Problem description
Recast the rows below as a JSON list of strings, one string per row, with blank lines skipped. Leave the pictures out and keep only the text.

===== Data supplied =====

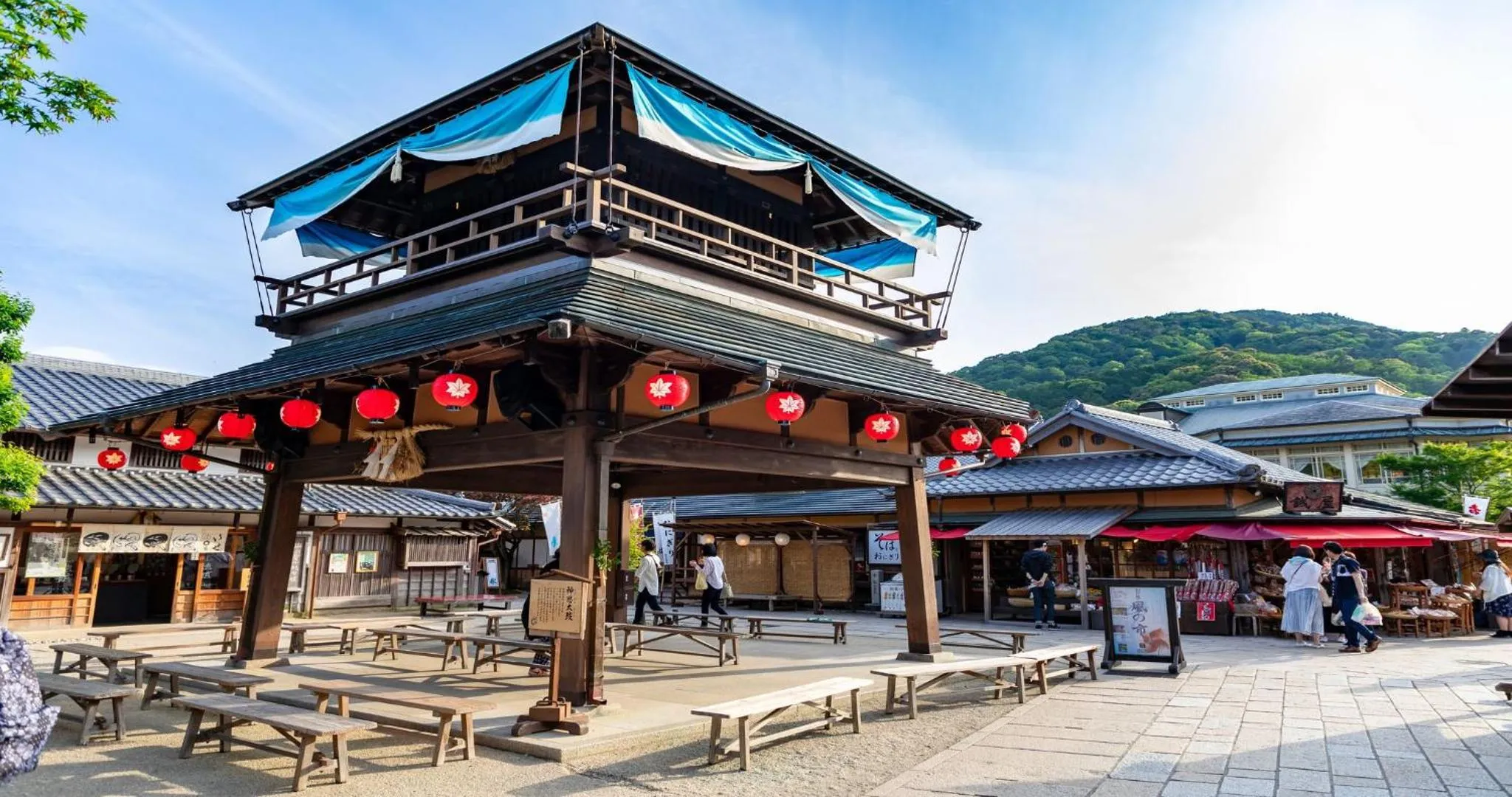 Nearby landmark in KAMENOI HOTEL Toba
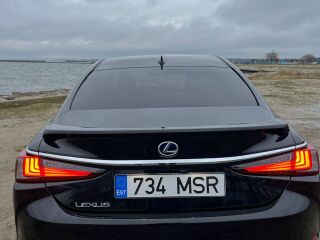 Lexus ES 300h 2.5 131kW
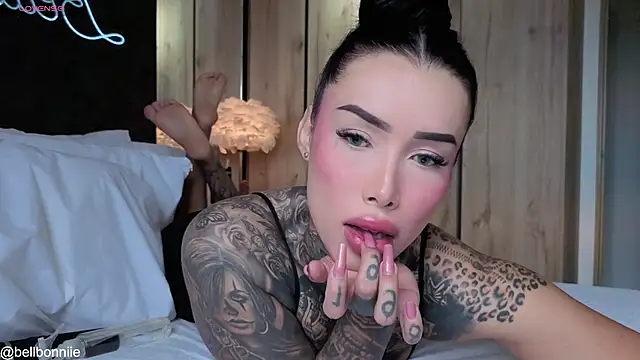 Snapshot of belllbonniie chatting on 05/12/26, 06:47 belllbonniie online show from 05/12/26, 06:47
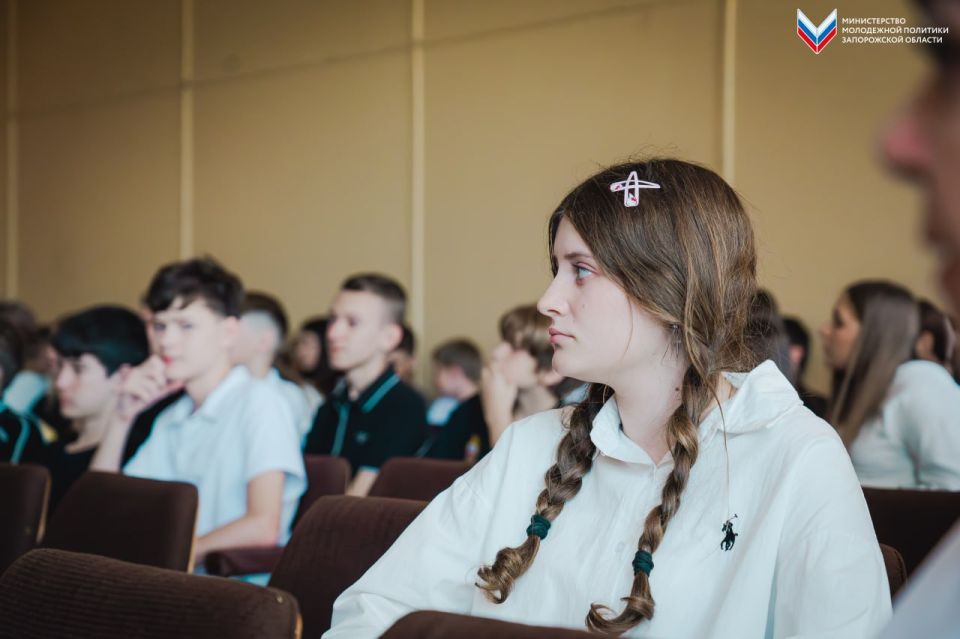 Для Мелитопольских школьников продолжается серия открытых уроков, приуроченных к 80-й годовщине Победы над милитаристской Японией и окончанию Второй мировой войны Для Мелитопольских школьников продолжается серия открытых уроков, приуроченных к 80-й годовщине Победы над милитаристской Японией и окончанию Второй мировой войны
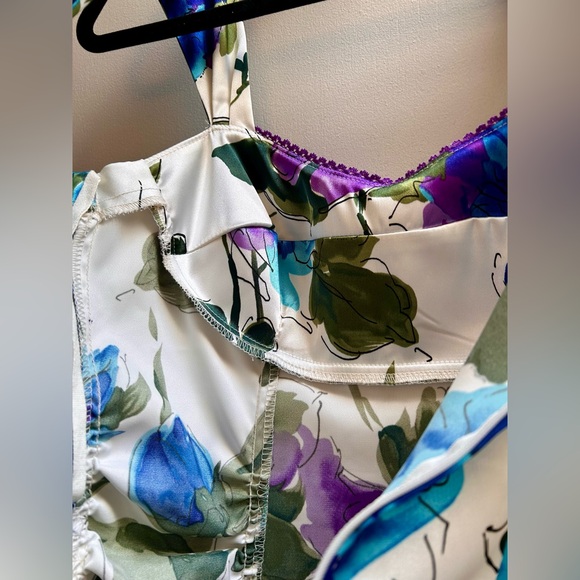 Vintage Satin Ruby Rox Ruched Floral Mini Dress - Picture 6 of 8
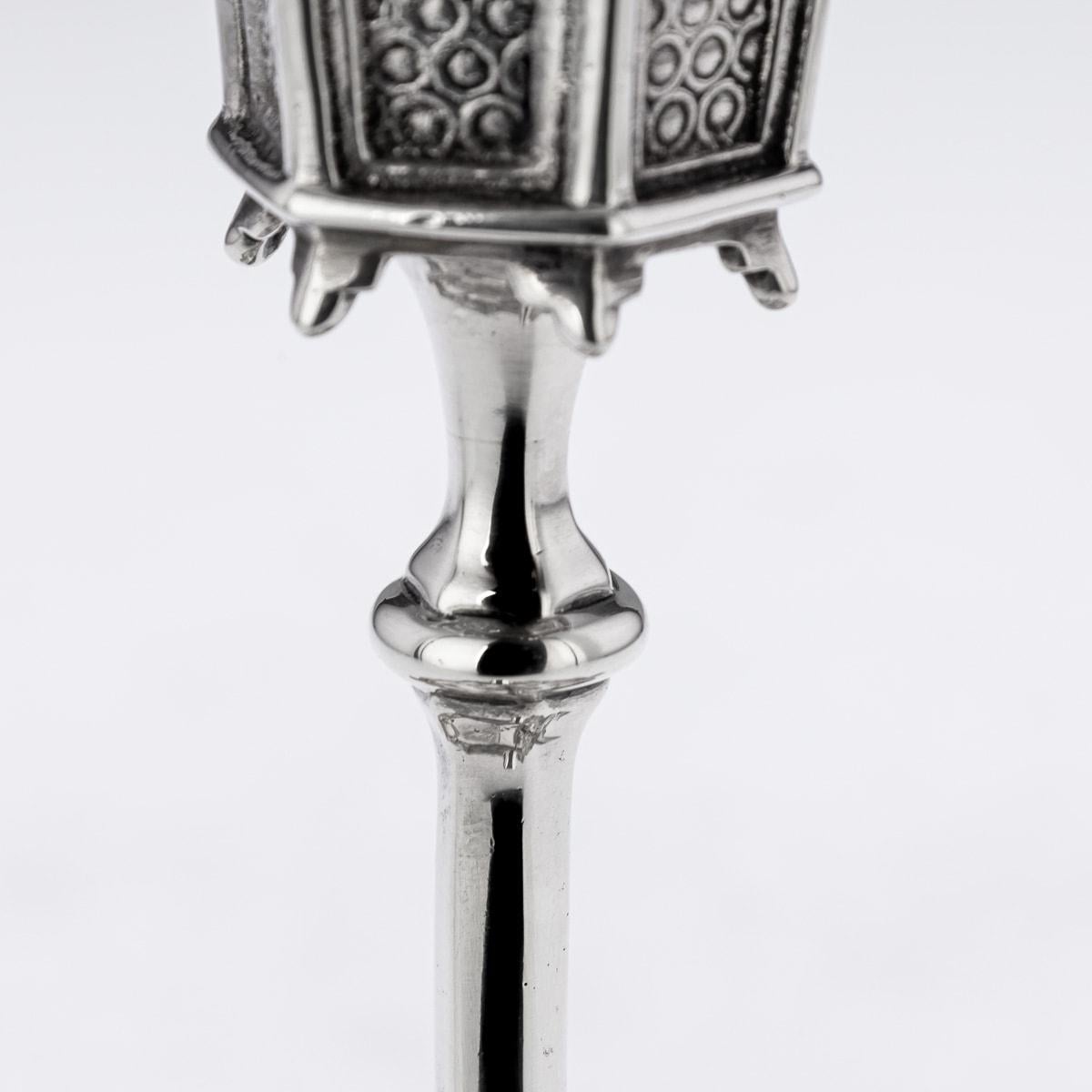 20th Century English Solid Silver Lamplight Shaped Table Cigar Lighter, c.1928 For Sale 5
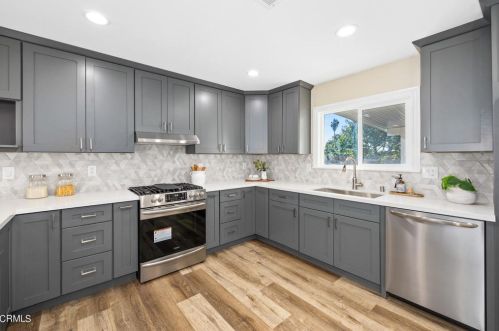 911 Greenpark Ave, Covina CA  91724-2124 exterior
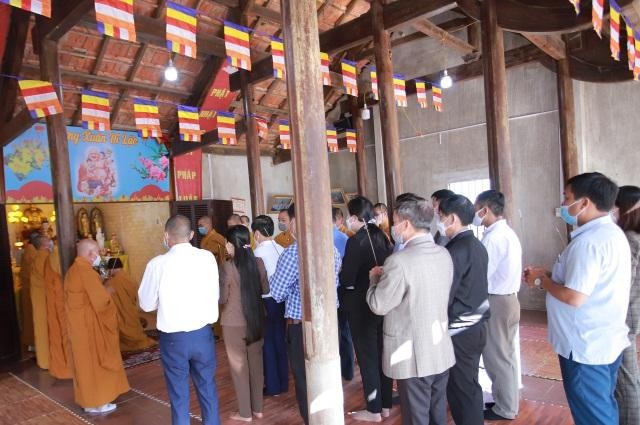 Cầu nguyện cho công trình được sớm hoàn thành Cầu nguyện cho công trình được sớm hoàn thành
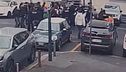 Assalto alla volante, violenza choc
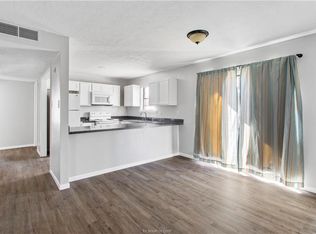 1006 Autumn Cir #B, College Station, TX 77840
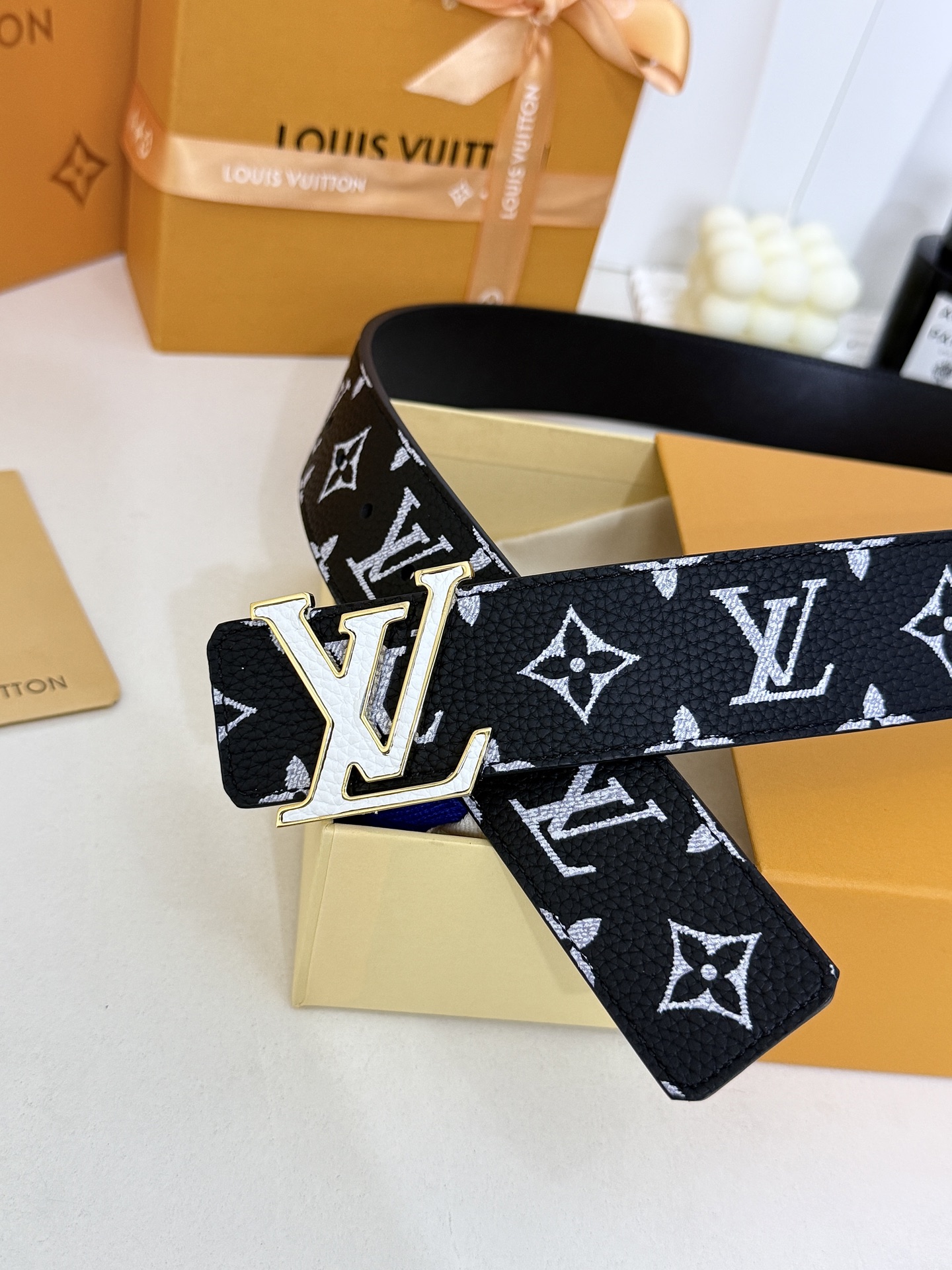 LV黑白满花大logo板扣皮带|40mm标准宽度 荔枝粒面耐磨带身,搭配顺滑柔润真皮内里,触感扎实高级,立 LV黑白满花大logo板扣皮带|40mm标准宽度 荔枝粒面耐磨带身,搭配顺滑柔润真皮内里,触感扎实高级,立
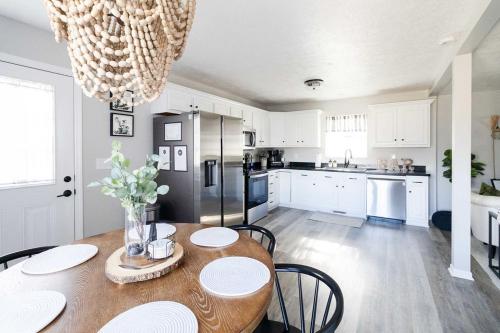 Ohio Wine Country Home, sleeps 8 in Geneva, USA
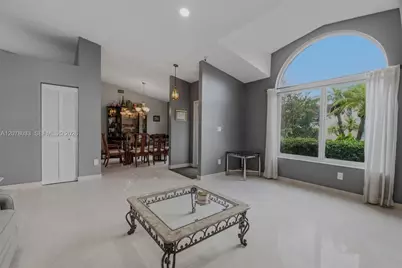 10887 SW 152nd Pl, Miami, FL 33196 - Photo 8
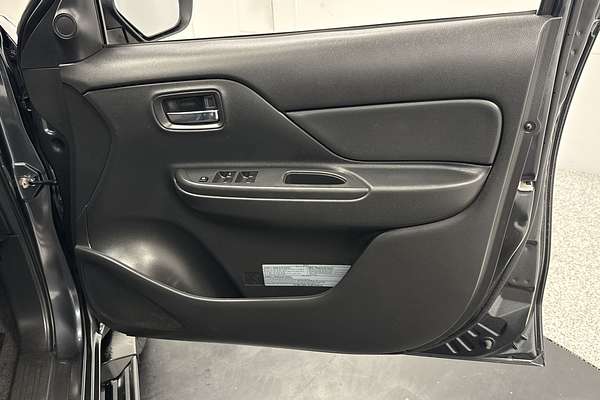 2020 Mitsubishi Triton GLX MR 4X4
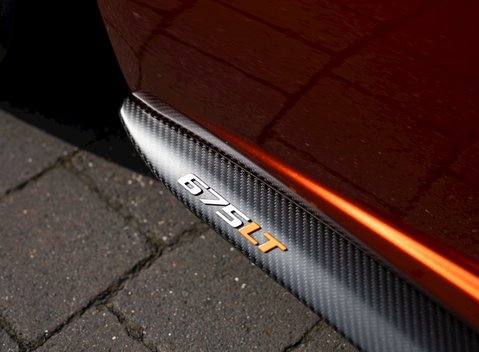 McLaren 675LT 25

=====

Exercise answer
[
  " Nearby landmark in KAMENOI HOTEL Toba",
  " Lexus ES 300h 2.5 131kW",
  " Snapshot of belllbonniie chatting on 05/12/26, 06:47 belllbonniie online show from 05/12/26, 06:47",
  " Для Мелитопольских школьников продолжается серия открытых уроков, приуроченных к 80-й годовщине Победы над милитаристской Японией и окончанию Второй мировой войны Для Мелитопольских школьников продолжается серия открытых уроков, приуроченных к 80-й годовщине Победы над милитаристской Японией и окончанию Второй мировой войны",
  " Vintage Satin Ruby Rox Ruched Floral Mini Dress - Picture 6 of 8",
  " 20th Century English Solid Silver Lamplight Shaped Table Cigar Lighter, c.1928 For Sale 5",
  " 911 Greenpark Ave, Covina CA  91724-2124 exterior",
  " Cầu nguyện cho công trình được sớm hoàn thành Cầu nguyện cho công trình được sớm hoàn thành",
  " Assalto alla volante, violenza choc",
  " 1006 Autumn Cir #B, College Station, TX 77840",
  " LV黑白满花大logo板扣皮带|40mm标准宽度 荔枝粒面耐磨带身,搭配顺滑柔润真皮内里,触感扎实高级,立 LV黑白满花大logo板扣皮带|40mm标准宽度 荔枝粒面耐磨带身,搭配顺滑柔润真皮内里,触感扎实高级,立",
  " Ohio Wine Country Home, sleeps 8 in Geneva, USA",
  " 10887 SW 152nd Pl, Miami, FL 33196 - Photo 8",
  " 2020 Mitsubishi Triton GLX MR 4X4",
  " McLaren 675LT 25"
]